南絮被他勒得生疼,抬手拍了拍他的后背。
“我没事,眠眠也没事。”
褚折殃没应声,埋在她肩窝里的呼吸又沉又乱。
南絮在战场上刀剑加身都没见他慌过,此刻抱着她,指尖却在微微发抖。
南絮推开他,伸手捏了捏他脸颊。
“堂堂玄甲军统帅,抱着夫人发抖,丢不丢人?”
“……没抖。”
“你手在我腰上,我还能感觉错?”
褚折殃沉默了片刻,不再辩驳,只是低头把额头抵在她额头上,闭了闭眼,呼吸渐渐平下来。
南絮由他抵了一会儿,才轻轻推开他一些,偏头看了一眼地上那些横七竖八的尸体。
“我想过去看看。”
褚折殃眉头皱起来,把她往自己身侧带了带。
“污了你的眼。”
“吞毒自尽的那种,我想看看是什么毒。万一查出来源,能顺藤摸瓜。”
她说着已经迈开步子往那边走了。
褚折殃跟在她身侧,伸手虚虚护在她腰后。
南絮走到一具尸体旁边蹲下来,从袖中抽出一方帕子垫在手上,捏住那人的下巴轻轻掰开,凑近看了看齿间残留的黑色毒液。
又拨开眼皮看了看瞳孔,然后低头闻了闻那股残余的气味。
“乌头、钩吻,再加一味雷公藤。前三味都是常见的剧毒草药,江湖上不少见,但最后一味雷公藤的炮制方式很特殊。普通雷公藤晒干研粉就能用,这个是用蜜炙过的,蜜炙雷公藤只有京城永安药房才做。”

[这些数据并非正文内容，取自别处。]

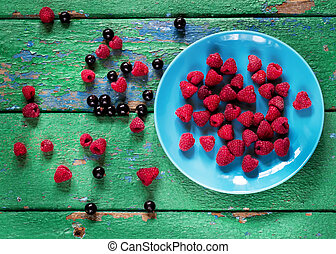 Summer berries on blue plate on old rustic painted cracky...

“炮制之后毒性发作时间延长了一倍,适合藏毒在齿间,不容易失手提前毒发。这个炮制手法是永安药房独门,连太医院的都不一定学得全。”
褚折殃眉头紧皱,眸色沉下来。
“永安药房……是大伯母娘家那边的产业。”
南絮抬眼看他:“确定?”
“大伯母姓林。林家祖上就是开药铺的,永安药房是他们的老字号。这些年对外看着是林家旁支在打理,但每年年底对账,账本都要送到大伯母手里过目。”
“一个死士,嘴里藏着林家药房才能炮制出来的毒。看来还真是他们。”
褚折殃伸手把她从尸体旁边拉起来,拿自己的袖口替她擦了擦刚才捏过帕子的指尖。
收拾干净,褚折殃转头看了一眼天色。